Да и то сказать, порою его высказывания несколько двусмысленны. Вот, например: «Фашисты ведь были разных национальностей, а поступали во всех странах почти одинаково. Прежде всего хотели, чтоб все думали одинаково. Вернее, чтобы все перестали думать, а они будут думать за всех. И чтоб в результате этого всем странам без исключения принести свой новый порядок. А какой порядок – это скажут, потому что над порядком им и самим тоже думать было не положено».
Заменим слово фашисты словом коммунисты, – и все остальное можно оставить как есть; даже подойдет еще лучше!

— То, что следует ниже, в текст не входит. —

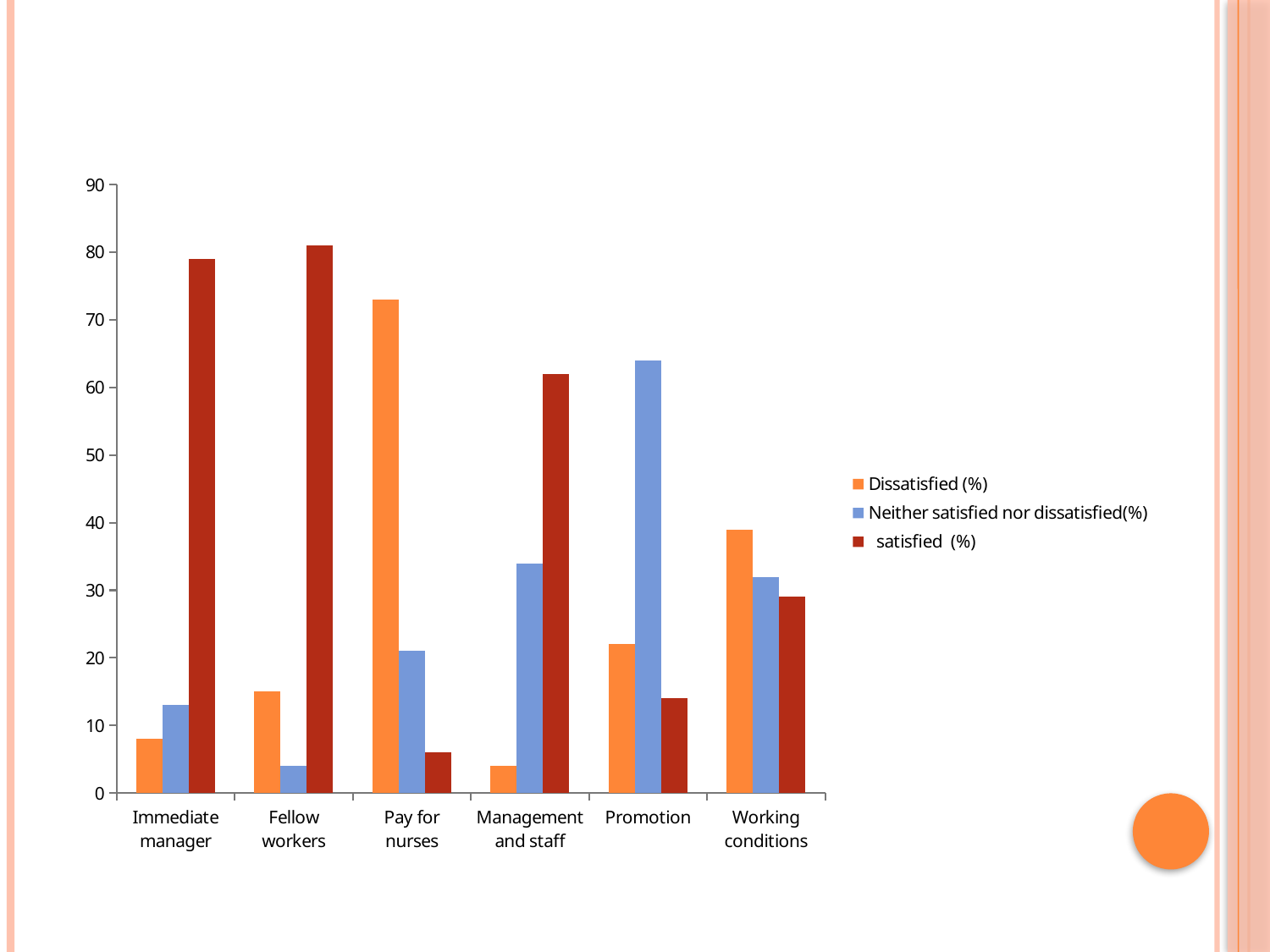
For Promotion, which is larger: the Dissatisfied (%) bar or the Neither satisfied nor dissatisfied(%) bar? Neither satisfied nor dissatisfied(%) How many categories are shown on the x axis? 6 For Working conditions, which is larger: the Dissatisfied (%) bar or the satisfied (%) bar? Dissatisfied (%) What colour represents the satisfied (%) series in the legend? Dark red Is the Dissatisfied (%) value for Pay for nurses greater or less than 70? greater Which category has the lowest satisfied (%) bar? Pay for nurses Which category has the highest Neither satisfied nor dissatisfied(%) bar? Promotion Is the Dissatisfied (%) value for Fellow workers greater or less than 20? less Which category has the lowest Dissatisfied (%) bar? Management and staff How many series does the legend list? 3 What kind of chart is shown on the slide? Bar chart Which category has the highest Dissatisfied (%) bar? Pay for nurses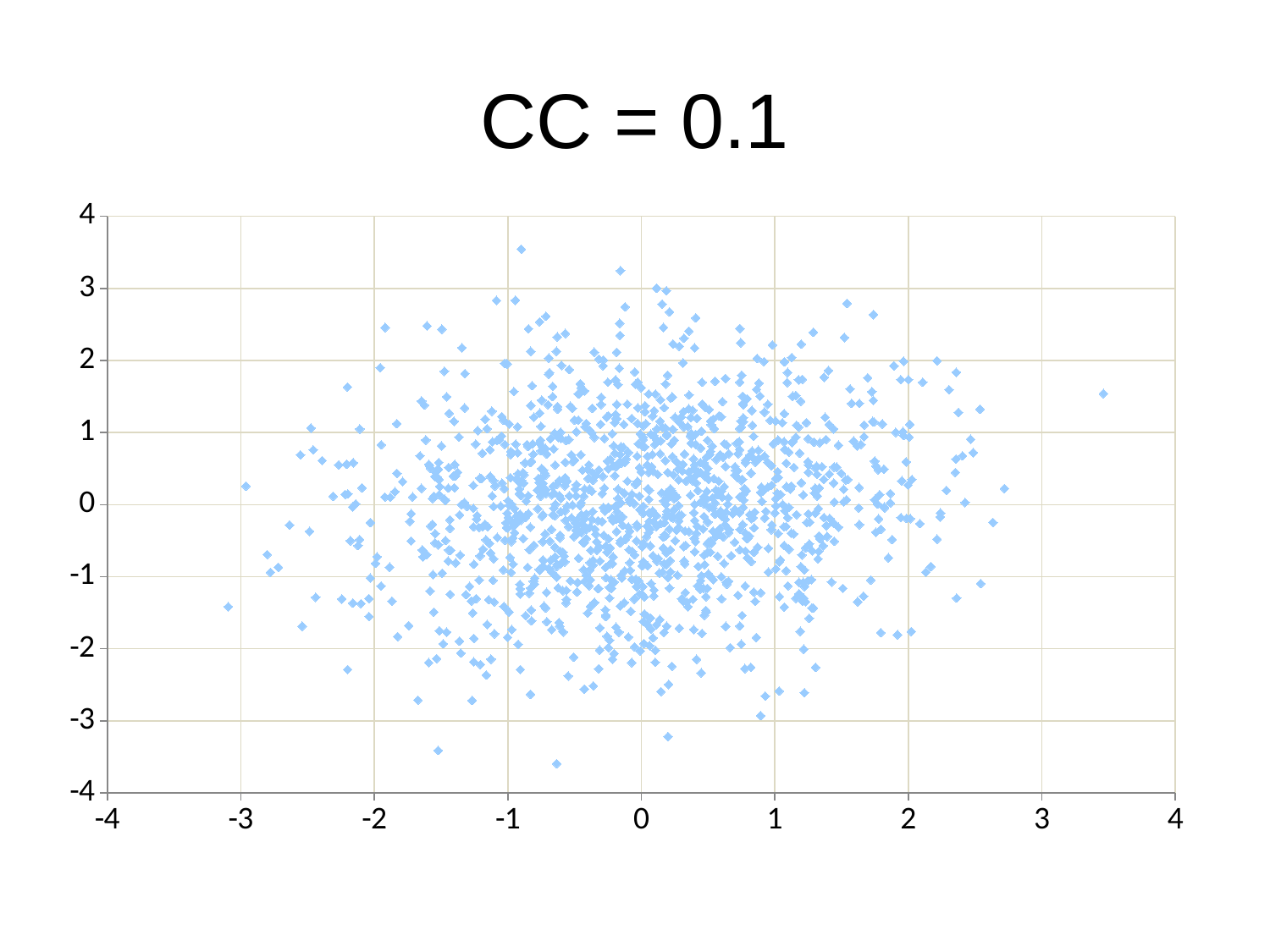
What kind of chart is shown on the slide? scatter plot What are the lowest and highest values shown on the x axis? -4 and 4 Is the y value of the highest point greater or less than 3? greater Is the y value of the lowest point greater or less than -3? less What is the title of the chart? CC = 0.1 Is the y value of the rightmost point greater or less than 1? greater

Предназначенное, в основном для подростков, сочинение это годится вполне и для взрослых. Жаль только, что топонимические и лингвистические рассуждения тут далеко не на высоте! Остается считать, что Федор Федорович, которому в уста их писатель вкладывает, был в своей области звездой отнюдь не первого порядка.
Встретившись с названием деревни Дунаевщина, он пытается произвести ее от названия реки Дунай в центральной Европе. А того не знает, что в русских диалектах (в частности, как раз, в олонецком) дунай означает просто «ручей»! Не состоятельно и объяснение имени Волга из финских языков: оно славянское и имеет смысл «влага». Да и Ока вряд ли восходит к финскому joki «река»; скорее оно того же корня, что и латинское aqua «вода».
Вовсе уж нерезонно объединять слова чудь и чудак, чудить! Последние два, несомненно происходят от слова чудо, которое в родстве с греческим кюдос, «слава». Тогда как чудь имело первоначально значение «народ», как и современное латышское tauta; из этого же корня возникло немецкое самоназвание deutsch.